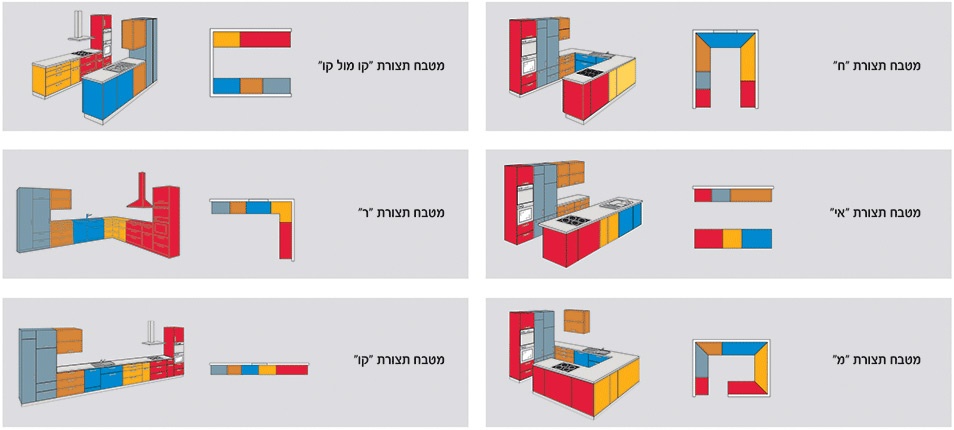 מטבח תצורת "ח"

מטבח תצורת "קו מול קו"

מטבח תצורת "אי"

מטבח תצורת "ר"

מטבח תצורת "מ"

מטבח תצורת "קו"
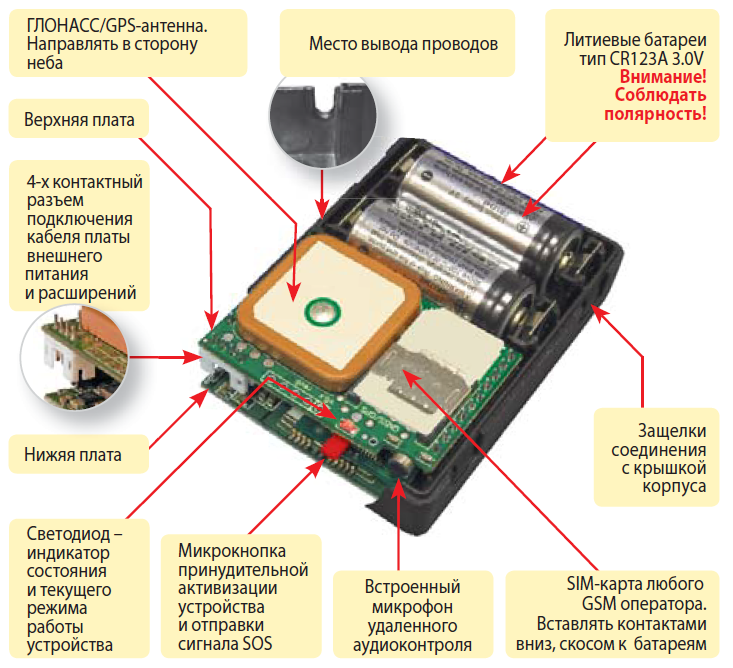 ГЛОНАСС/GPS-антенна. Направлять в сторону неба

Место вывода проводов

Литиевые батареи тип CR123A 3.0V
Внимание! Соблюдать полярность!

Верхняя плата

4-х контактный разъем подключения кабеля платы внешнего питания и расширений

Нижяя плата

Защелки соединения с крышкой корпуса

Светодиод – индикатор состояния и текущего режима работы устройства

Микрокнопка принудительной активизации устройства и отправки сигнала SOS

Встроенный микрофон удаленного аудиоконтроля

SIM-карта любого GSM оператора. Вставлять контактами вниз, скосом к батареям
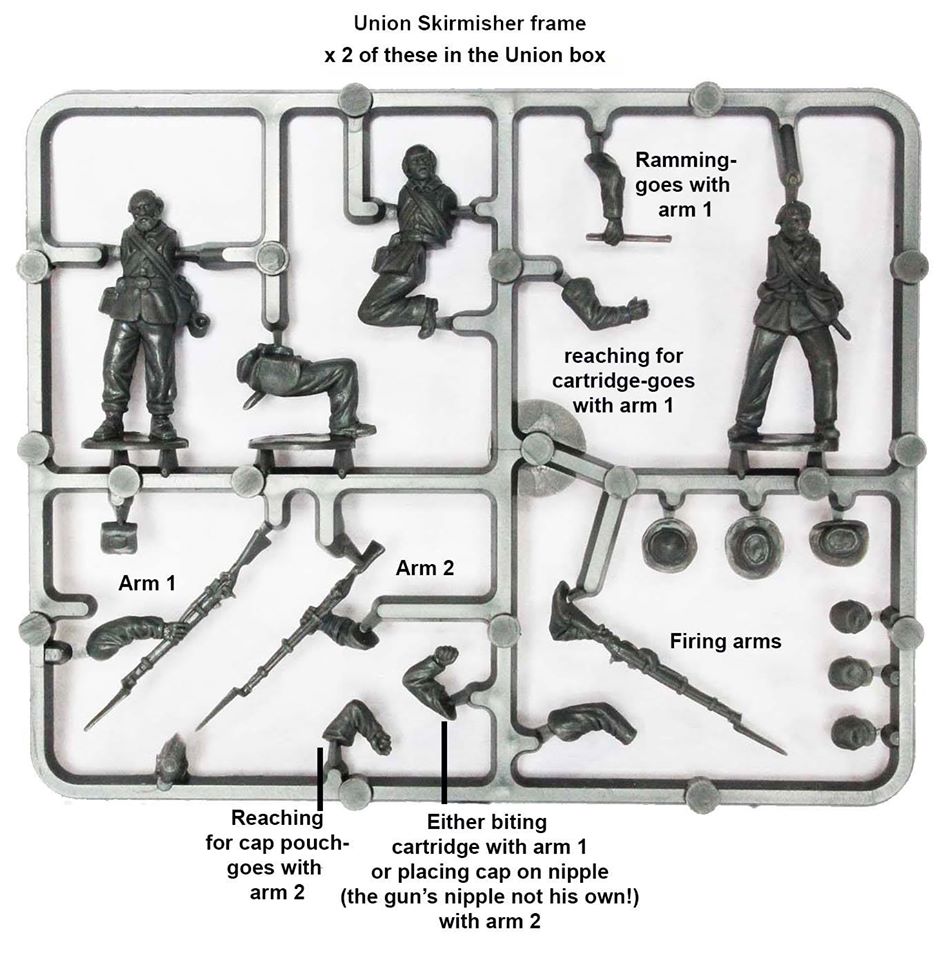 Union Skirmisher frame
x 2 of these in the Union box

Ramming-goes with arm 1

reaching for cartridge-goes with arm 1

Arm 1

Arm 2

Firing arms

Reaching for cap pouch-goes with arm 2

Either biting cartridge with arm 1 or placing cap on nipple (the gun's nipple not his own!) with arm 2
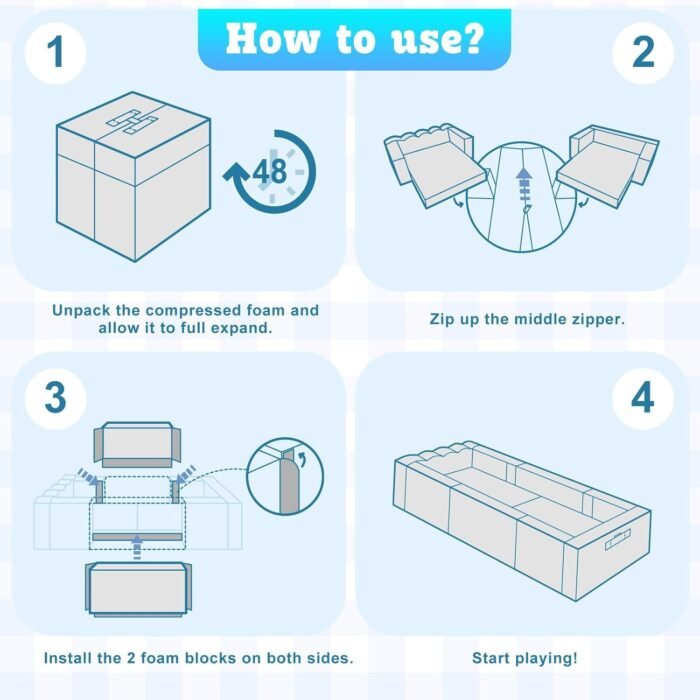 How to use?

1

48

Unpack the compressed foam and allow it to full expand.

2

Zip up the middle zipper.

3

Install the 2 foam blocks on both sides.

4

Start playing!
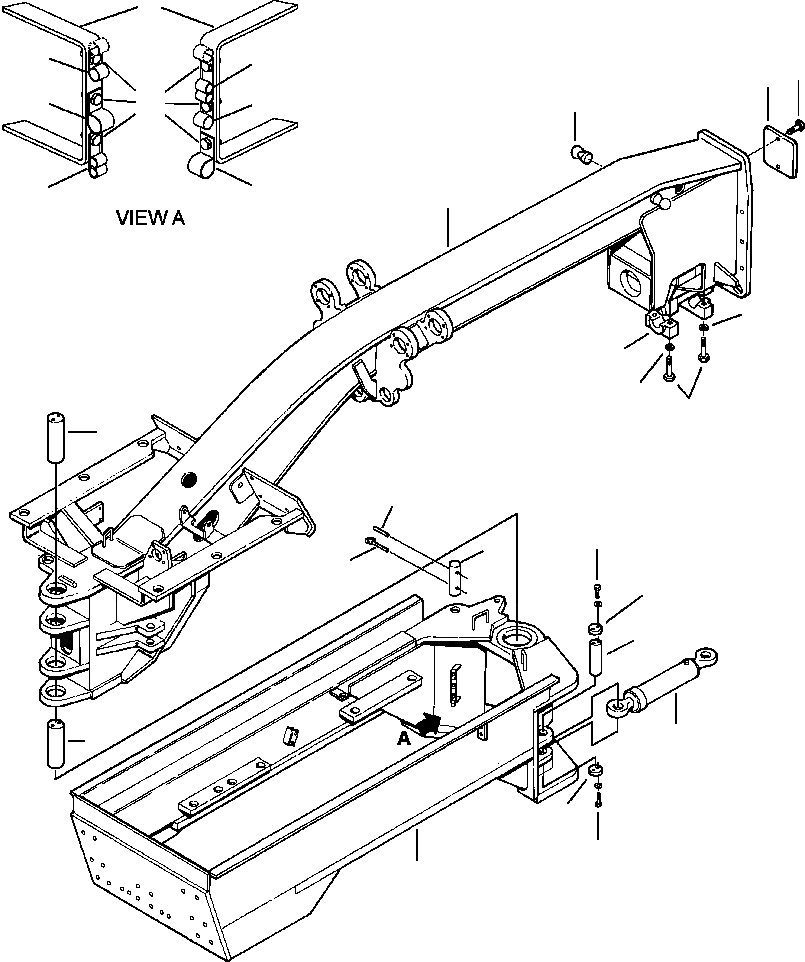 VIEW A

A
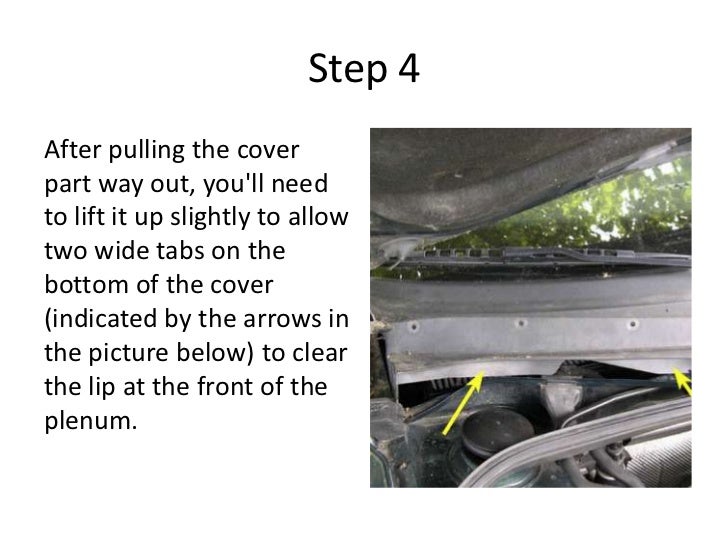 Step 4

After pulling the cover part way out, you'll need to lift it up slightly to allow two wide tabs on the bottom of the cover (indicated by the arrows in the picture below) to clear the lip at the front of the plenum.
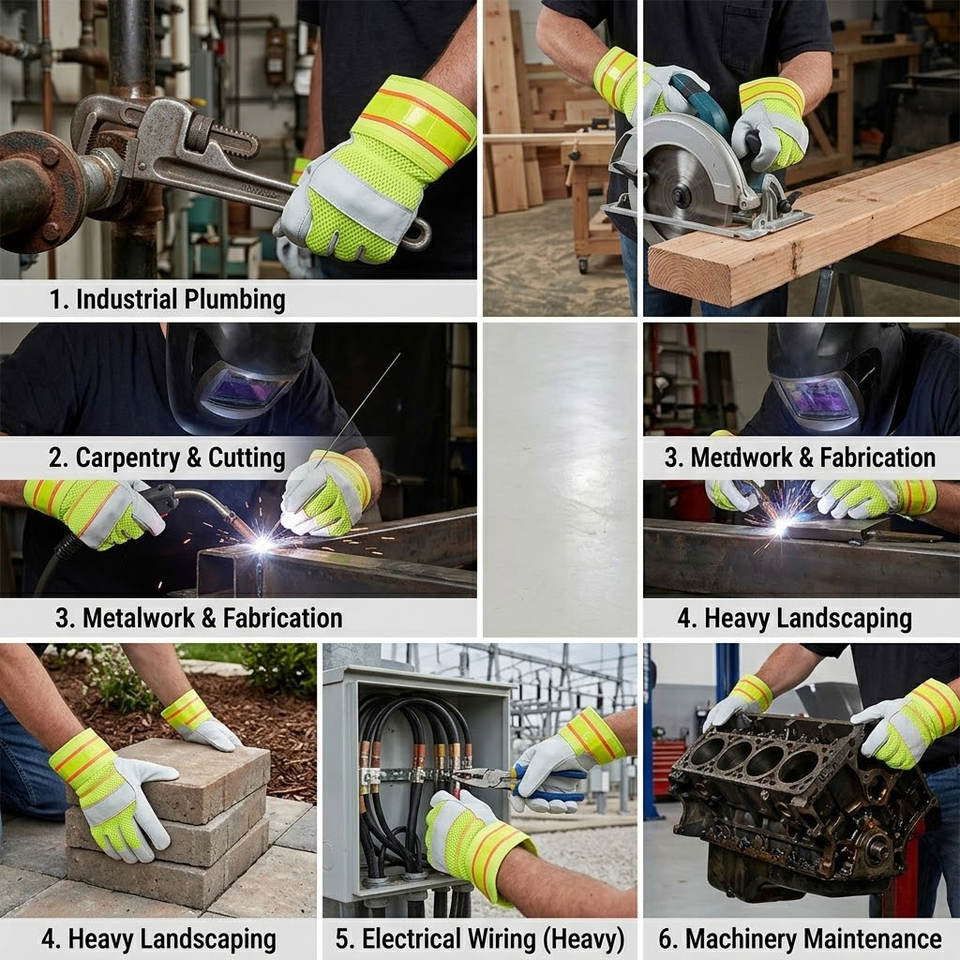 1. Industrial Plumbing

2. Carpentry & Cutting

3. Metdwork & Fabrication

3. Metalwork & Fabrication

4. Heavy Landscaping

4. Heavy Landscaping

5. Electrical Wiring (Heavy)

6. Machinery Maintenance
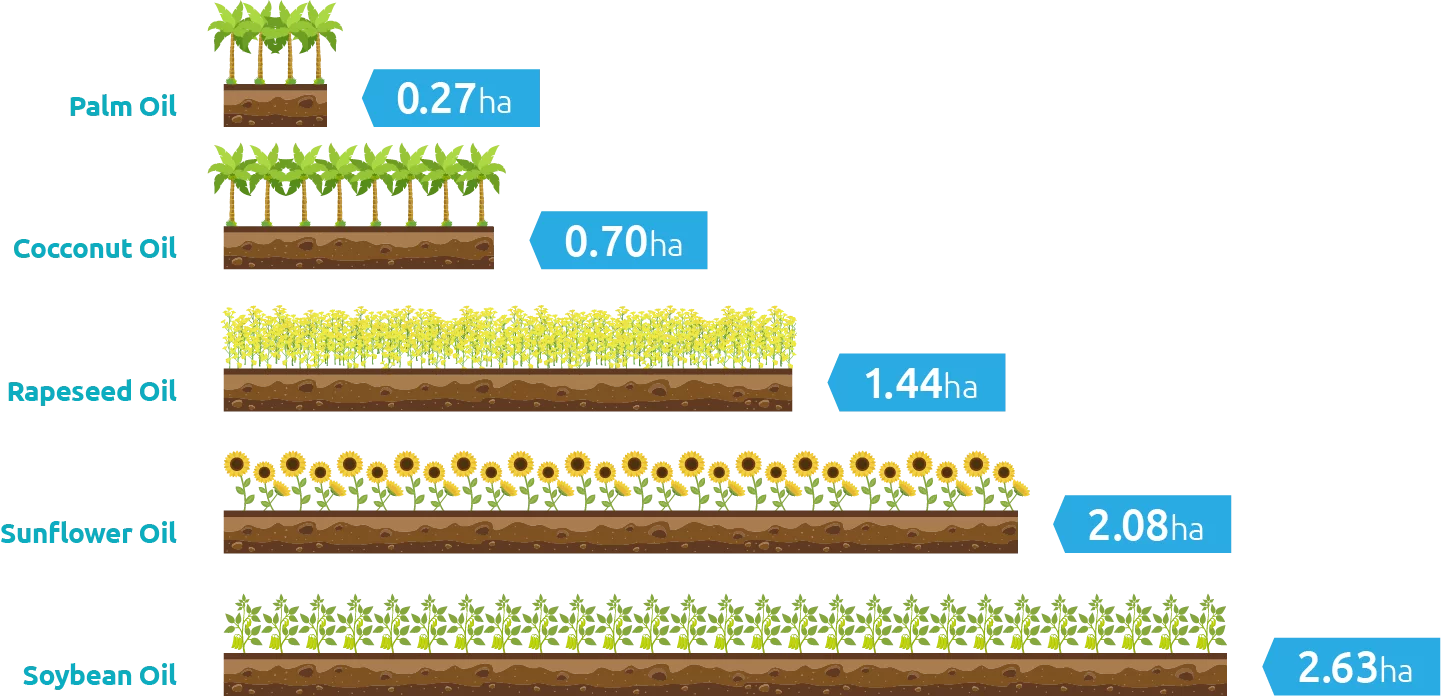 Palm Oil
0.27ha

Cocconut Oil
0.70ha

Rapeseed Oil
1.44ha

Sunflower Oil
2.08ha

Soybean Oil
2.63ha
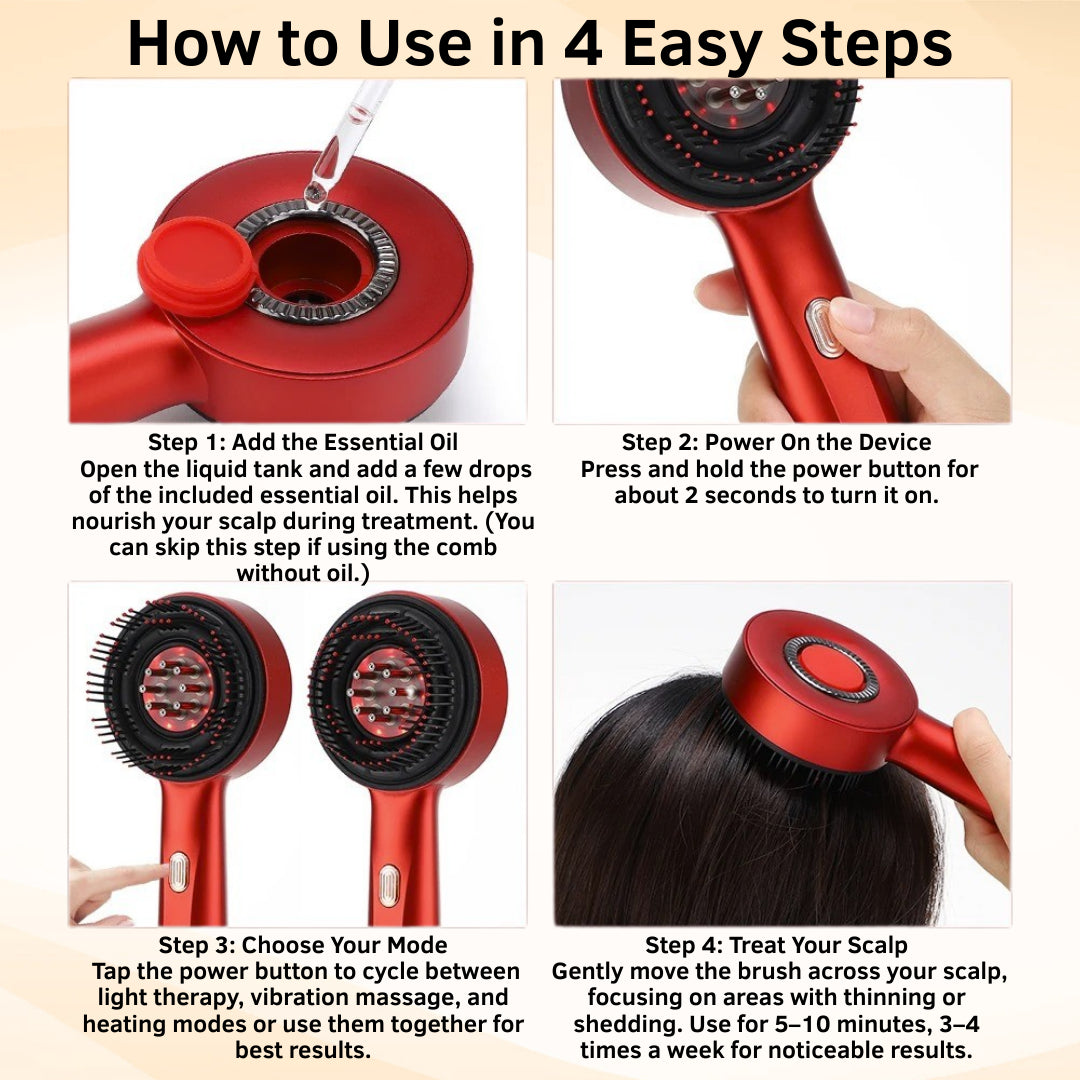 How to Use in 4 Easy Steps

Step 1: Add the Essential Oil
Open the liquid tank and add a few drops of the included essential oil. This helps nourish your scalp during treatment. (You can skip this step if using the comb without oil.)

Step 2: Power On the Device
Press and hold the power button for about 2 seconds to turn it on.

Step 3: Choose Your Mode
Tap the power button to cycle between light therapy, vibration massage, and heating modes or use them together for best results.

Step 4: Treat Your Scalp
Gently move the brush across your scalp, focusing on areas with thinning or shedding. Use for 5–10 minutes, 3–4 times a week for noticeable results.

=======

Restate the records above word for word. Skip every picture.

 מטבח תצורת "ח"

מטבח תצורת "קו מול קו"

מטבח תצורת "אי"

מטבח תצורת "ר"

מטבח תצורת "מ"

מטבח תצורת "קו"
 ГЛОНАСС/GPS-антенна. Направлять в сторону неба

Место вывода проводов

Литиевые батареи тип CR123A 3.0V
Внимание! Соблюдать полярность!

Верхняя плата

4-х контактный разъем подключения кабеля платы внешнего питания и расширений

Нижяя плата

Защелки соединения с крышкой корпуса

Светодиод – индикатор состояния и текущего режима работы устройства

Микрокнопка принудительной активизации устройства и отправки сигнала SOS

Встроенный микрофон удаленного аудиоконтроля

SIM-карта любого GSM оператора. Вставлять контактами вниз, скосом к батареям
 Union Skirmisher frame
x 2 of these in the Union box

Ramming-goes with arm 1

reaching for cartridge-goes with arm 1

Arm 1

Arm 2

Firing arms

Reaching for cap pouch-goes with arm 2

Either biting cartridge with arm 1 or placing cap on nipple (the gun's nipple not his own!) with arm 2
 How to use?

1

48

Unpack the compressed foam and allow it to full expand.

2

Zip up the middle zipper.

3

Install the 2 foam blocks on both sides.

4

Start playing!
 VIEW A

A
 Step 4

After pulling the cover part way out, you'll need to lift it up slightly to allow two wide tabs on the bottom of the cover (indicated by the arrows in the picture below) to clear the lip at the front of the plenum.
 1. Industrial Plumbing

2. Carpentry & Cutting

3. Metdwork & Fabrication

3. Metalwork & Fabrication

4. Heavy Landscaping

4. Heavy Landscaping

5. Electrical Wiring (Heavy)

6. Machinery Maintenance
 Palm Oil
0.27ha

Cocconut Oil
0.70ha

Rapeseed Oil
1.44ha

Sunflower Oil
2.08ha

Soybean Oil
2.63ha
 How to Use in 4 Easy Steps

Step 1: Add the Essential Oil
Open the liquid tank and add a few drops of the included essential oil. This helps nourish your scalp during treatment. (You can skip this step if using the comb without oil.)

Step 2: Power On the Device
Press and hold the power button for about 2 seconds to turn it on.

Step 3: Choose Your Mode
Tap the power button to cycle between light therapy, vibration massage, and heating modes or use them together for best results.

Step 4: Treat Your Scalp
Gently move the brush across your scalp, focusing on areas with thinning or shedding. Use for 5–10 minutes, 3–4 times a week for noticeable results.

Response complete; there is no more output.